DOCUMENT PASSAGE:
_ _ _ _ _ _ _
Tuesday, May 3, 2016

A Tale Of Two Bosses

I've thought a lot over the years about what motivates people to perform well in their jobs. Of course there's the obvious things like paychecks, raises and bonuses. Most people also perform to the best of their abilities because of having pride in a job well done. It certainly is difficult to hold your head up at work if you aren't pulling your weight, at least for most of us. I think that there's another factor involved in performance - how much respect you have for the managers of your department or workplace.

For some reason the other day I remembered a department head that I last worked for over twenty years ago. C was the head of the teller department in our bank in downtown Denver. This included a teller line, a drive-through facility, and a small teller line in a private banking area (you know, for those high-wealth customers). As a person who was a couple of levels up the management chain, she had a great deal of power and therefore a lot of people had the tendency to be yes-people around her. Although I had the utmost respect for her authority, I've never been that kind of person. I fondly remember the time that she told me that she always liked me because I didn't act afraid of her. I gave her the respect necessary in the business setting, but I always spoke my honest opinion to her. Anything else, in my mind, would have been unworthy of both of us.

Something that was great about C was that she never considered herself too important to chip in and work on the teller line when it got busy. You see, in those days if the dozen or more tellers had more than two people in their lines, it was considered unacceptable. There was a doorbell near the support area where C and others had their offices, and a manager would ring it when it was quite busy. In fact, C would sometimes ring it when she felt that the lines were too long. When the doorbell chimed, all of the people in the support areas would come out and open a teller window so that the customers could get through the lines quicker. C often joked that people tried to keep her from running a teller window, because every time that she did, her cash drawer was out of balance.

When you work for someone who is a higher-level manager (and may even have words like assistant vice president in their job title) but knows how to do the job that you do, it's very impressive. C was definitely a team player who led by example. The customers were important, and she did not consider herself to be too important to serve them. This was something that I found truly impressive, and it made me want to work harder and better.

When I first started working in the support area, I used to react negatively and with anger when I heard the doorbell go off. It didn't take me long to realize that the interruption would be what I made of it. I would hear the doorbell and smile, happy to return to the customer contact that I so loved. And it was always a good way to prevent having to figure out the errors in C's cash drawer!
_ _ _ _ _ _ _
ENTRIES PROVIDED:
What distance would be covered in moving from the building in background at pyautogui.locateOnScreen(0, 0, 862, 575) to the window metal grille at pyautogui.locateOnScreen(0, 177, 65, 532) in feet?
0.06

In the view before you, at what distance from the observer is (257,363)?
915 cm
_ _ _ _ _ _ _
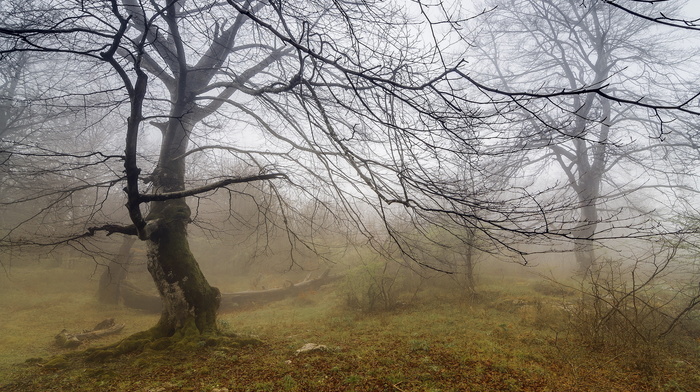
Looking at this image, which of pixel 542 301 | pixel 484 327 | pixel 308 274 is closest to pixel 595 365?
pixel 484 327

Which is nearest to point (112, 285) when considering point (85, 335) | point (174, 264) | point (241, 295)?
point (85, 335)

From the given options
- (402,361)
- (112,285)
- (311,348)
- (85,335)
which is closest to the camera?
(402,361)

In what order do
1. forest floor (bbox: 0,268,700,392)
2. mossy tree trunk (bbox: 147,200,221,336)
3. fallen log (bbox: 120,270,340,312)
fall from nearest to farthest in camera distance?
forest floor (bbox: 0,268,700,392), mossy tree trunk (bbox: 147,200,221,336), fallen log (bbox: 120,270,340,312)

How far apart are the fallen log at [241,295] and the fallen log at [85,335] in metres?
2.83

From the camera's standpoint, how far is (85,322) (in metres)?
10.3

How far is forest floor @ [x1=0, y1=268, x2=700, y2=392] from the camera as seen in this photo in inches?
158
_ _ _ _ _ _ _
ACTION ITEM A: In the post about the bank boss C, what did a manager ring when the teller lines got busy?
ACTION ITEM B: In the post about the bank boss C, repeat word for word the part that starts at the words "For some reason" and ends after "both of us.".
ACTION ITEM C: Continue the post about the bank boss C from the point where it stops.

RESPONSE BOX A: A doorbell near the support area.

RESPONSE BOX B:
For some reason the other day I remembered a department head that I last worked for over twenty years ago. C was the head of the teller department in our bank in downtown Denver. This included a teller line, a drive-through facility, and a small teller line in a private banking area (you know, for those high-wealth customers). As a person who was a couple of levels up the management chain, she had a great deal of power and therefore a lot of people had the tendency to be yes-people around her. Although I had the utmost respect for her authority, I've never been that kind of person. I fondly remember the time that she told me that she always liked me because I didn't act afraid of her. I gave her the respect necessary in the business setting, but I always spoke my honest opinion to her. Anything else, in my mind, would have been unworthy of both of us.

RESPONSE BOX C:
When my health began to decline, C was a kind supporter. After I came back from a week's vacation which I had spent with pneumonia in both lungs, C heard about it and changed that week of vacation time to sick leave. And the following month when I ended up in the hospital because lupus was attacking my kidneys, she personally got the paperwork rolling so that I would receive short-term leave coverage for my absence. It was because of her fairness and care for her staff that I was willing to stand up for her until I fell down. Seriously, I think that she is part of the reason that I went from being hospitalized to returning to work in about two weeks. I know that it wasn't because I felt good or strong!

Several years later, after taking some time off from banking, I found myself in a job for the same banking corporation, but doing a different type of customer service. I had wanted this job for a long time, but Liz had been working in the area that was the predecessor for this department, and in those days siblings and other relatives weren't allowed to work together. This was telephone customer service, and after I finally got used to the various procedures I absolutely loved it. Something that's interesting about banking customer service - from time to time even a seasoned representative will receive a call that involves something unknown or new.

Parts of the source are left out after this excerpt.